▶ INSTRUCTION
Recast the entries below as a Markdown table with the columns "Row" and "Line", one line of text per row, numbered in order. Skip blank lines, and leave the pictures out of the table.
>> Start
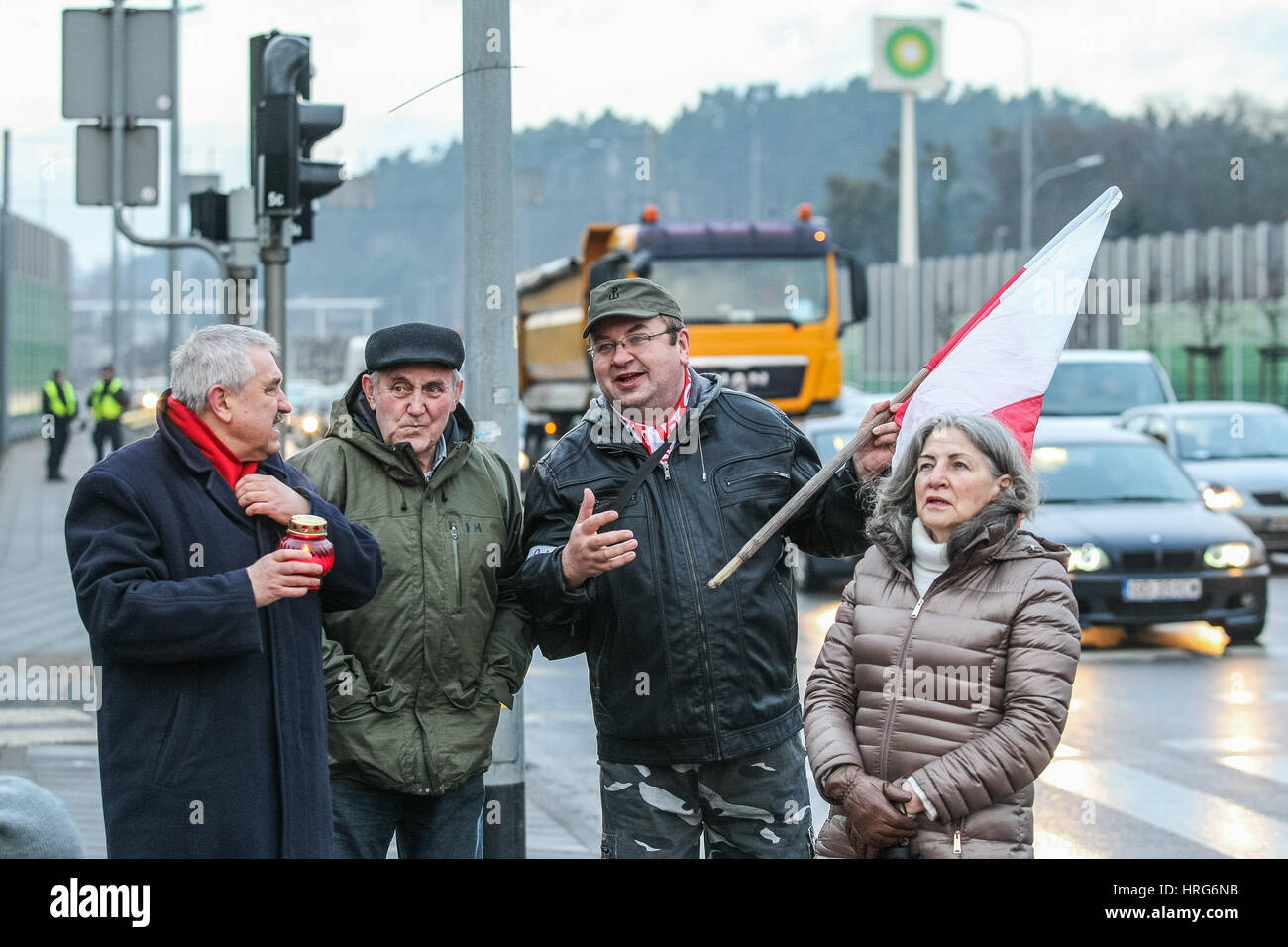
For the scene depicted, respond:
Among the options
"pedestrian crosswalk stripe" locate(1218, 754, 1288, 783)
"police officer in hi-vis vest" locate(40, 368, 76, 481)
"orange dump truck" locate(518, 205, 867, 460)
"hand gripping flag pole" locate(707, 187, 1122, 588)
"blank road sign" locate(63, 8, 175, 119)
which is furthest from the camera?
"police officer in hi-vis vest" locate(40, 368, 76, 481)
>> End
▶ IN RESPONSE
| Row | Line |
|---|---|
| 1 | For the scene depicted, respond: |
| 2 | Among the options |
| 3 | "pedestrian crosswalk stripe" locate(1218, 754, 1288, 783) |
| 4 | "police officer in hi-vis vest" locate(40, 368, 76, 481) |
| 5 | "orange dump truck" locate(518, 205, 867, 460) |
| 6 | "hand gripping flag pole" locate(707, 187, 1122, 588) |
| 7 | "blank road sign" locate(63, 8, 175, 119) |
| 8 | which is furthest from the camera? |
| 9 | "police officer in hi-vis vest" locate(40, 368, 76, 481) |